Home Brentwood Brentwood: Deer Ridge Residents Could Vote on $50 a Year Landscape Improvements Tax

Brentwood: Deer Ridge Residents Could Vote on $50 a Year Landscape Improvements Tax

by ECT

On Tuesday, the Brentwood City Council directed staff to move forward with the process that could result in a Prop 218 ballot to residents in an effort to improve landscaping within the Deer Ridge neighborhood.

If approved, residents in the Deer Ridge Neighborhood (LLAD 99-5) would vote on a tax which would spend $508,960 for for construction of landscaping improvements to Deer Ridge frontage areas to conform to city landscape standards.

Brentwood anticipates a tax of $50 with a cost of $20 annual cost to fund the project, and another $30 separate for 15-years to replenish the Capital Replacement Reserves. This process could take 6-12 months.

Bruce Mulder, Director of Parks & Recreation, he explained this was a request from the city council to look into allowing residents in Deer Ridge to incorporate the areas into the district for a funding source for the city to maintain the area.  Mulder pointed out this was not about the golf course, but 14-projects around the golf course.

According to Mulder, for the city to take over these 14-projects, the city would need to create a CIP to convert these areas to city irrigation—disconnected from golf course and converted to the city system (cutting and capping to water meters). Part of the land owned by the golf course would then need to be deeded to the city.

The total cost of the conversation is estimated at $508,960 which part of the project will be funded through the current assessment district reserves of $385k, but the balance would need to come from another source.

Mulder stated staff has identified that this could come from the Parks and LLAD Capital Replacement Fund, to be paid back by LLAD 99-5 over a period of time. The cost per dwelling unit would increase by $20 annually and another $30 annually to replenish the Capital Replacement Reserves—an estimated impact of $50 per unit.

Mulder further highlighted the maximum assessment for the Deer Ridge neighborhood is $827 and is currently at $515 per year but is expected to jump to $773 in Fiscal Year 22/23—without this project being included.

“The increases are due to several factors which include cost of maintenance to provide these services, utility cost increases, future intract improvements projected for future years, the districts contributions to equitable shares of citywide improvements and the districts contributions to capital replacement reserves,” stated Mulder who said if the $50 assessment is included, the District reaches its limit.

========

[Requests]
#1 For each statement about the Deer Ridge article, answer yes or no and quote the words from the article that decide it. (a) Mulder said the matter concerned the golf course itself. (b) The current assessment district reserves amount to $385k. (c) The maximum assessment for the Deer Ridge neighborhood is $827.
#2 According to the Deer Ridge article, what position does Bruce Mulder hold?
#3 Write a continuation of the Deer Ridge article that starts after its final sentence.
The entries that come next have no connection to the Deer Ridge article.

[Supplied records]
========

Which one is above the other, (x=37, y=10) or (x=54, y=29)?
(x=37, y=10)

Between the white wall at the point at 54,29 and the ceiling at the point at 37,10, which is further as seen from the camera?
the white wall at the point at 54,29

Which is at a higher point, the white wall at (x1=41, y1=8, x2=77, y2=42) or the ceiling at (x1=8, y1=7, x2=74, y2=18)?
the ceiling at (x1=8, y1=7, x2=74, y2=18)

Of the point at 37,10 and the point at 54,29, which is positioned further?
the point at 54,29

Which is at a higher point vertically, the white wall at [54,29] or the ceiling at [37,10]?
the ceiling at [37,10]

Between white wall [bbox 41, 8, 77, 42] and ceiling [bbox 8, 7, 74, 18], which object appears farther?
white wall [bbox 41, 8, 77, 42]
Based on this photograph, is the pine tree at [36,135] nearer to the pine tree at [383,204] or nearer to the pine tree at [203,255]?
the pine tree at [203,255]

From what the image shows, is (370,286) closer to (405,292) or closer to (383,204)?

========

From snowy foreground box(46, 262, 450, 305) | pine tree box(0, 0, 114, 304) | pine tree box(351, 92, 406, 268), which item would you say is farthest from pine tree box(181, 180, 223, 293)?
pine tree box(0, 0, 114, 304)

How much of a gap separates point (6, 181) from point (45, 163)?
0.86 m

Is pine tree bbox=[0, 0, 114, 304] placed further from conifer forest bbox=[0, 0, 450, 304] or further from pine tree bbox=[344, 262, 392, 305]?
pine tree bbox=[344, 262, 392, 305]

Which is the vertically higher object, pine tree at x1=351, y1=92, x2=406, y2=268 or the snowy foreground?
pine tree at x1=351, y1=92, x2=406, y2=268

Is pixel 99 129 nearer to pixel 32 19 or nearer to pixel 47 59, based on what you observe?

========

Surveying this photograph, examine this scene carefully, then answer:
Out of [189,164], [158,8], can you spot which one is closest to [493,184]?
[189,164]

========

[Expected responses]
#1
(a) No: "Mulder pointed out this was not about the golf course, but 14-projects around the golf course."
(b) Yes: "the current assessment district reserves of $385k"
(c) Yes: "the maximum assessment for the Deer Ridge neighborhood is $827"

#2 Director of Parks & Recreation.

#3
Councilwoman Karen Rarey asked how long the $30 replenishment fee would last. Staff replied approximately 15-years to replenish the reserves.

According to staff, this would be a Prop 218 where each person within the District would receive a notice and a “yes” or “no” ballot on the increase which is sent 45-days prior to the public hearing. It would pass if a majority of the residents support the measure or fail if a majority doesn’t.  The vote is weighted by the assessment amount—if a commercial parcel is 5x the amount as a single-family home, their vote is weighted 5x that of a single value home.  Staff said this is a property owner vote and its based on number of votes turned in.

Rarey highlighted there are 1,068 homes in Deer Ridge and she was curious if they needed half of that or just get a majority “yes” on what is turned in. Staff confirmed its based-on ballots turned in.

Claudette Staton asked if they were setting a precedent with this proposal to take over private property. City Manager Tim Ogden said the City would be interested in taking on any property of high interest as long as the funding was there—saying this is a case by case example and this was setting a precedent saying this was a unique situation with a District in place and funding available.

Vice Mayor Joel Bryant asked about the timeline if voters approved it, staff said it would take approximately 6-12 months as the timeline for doing the project.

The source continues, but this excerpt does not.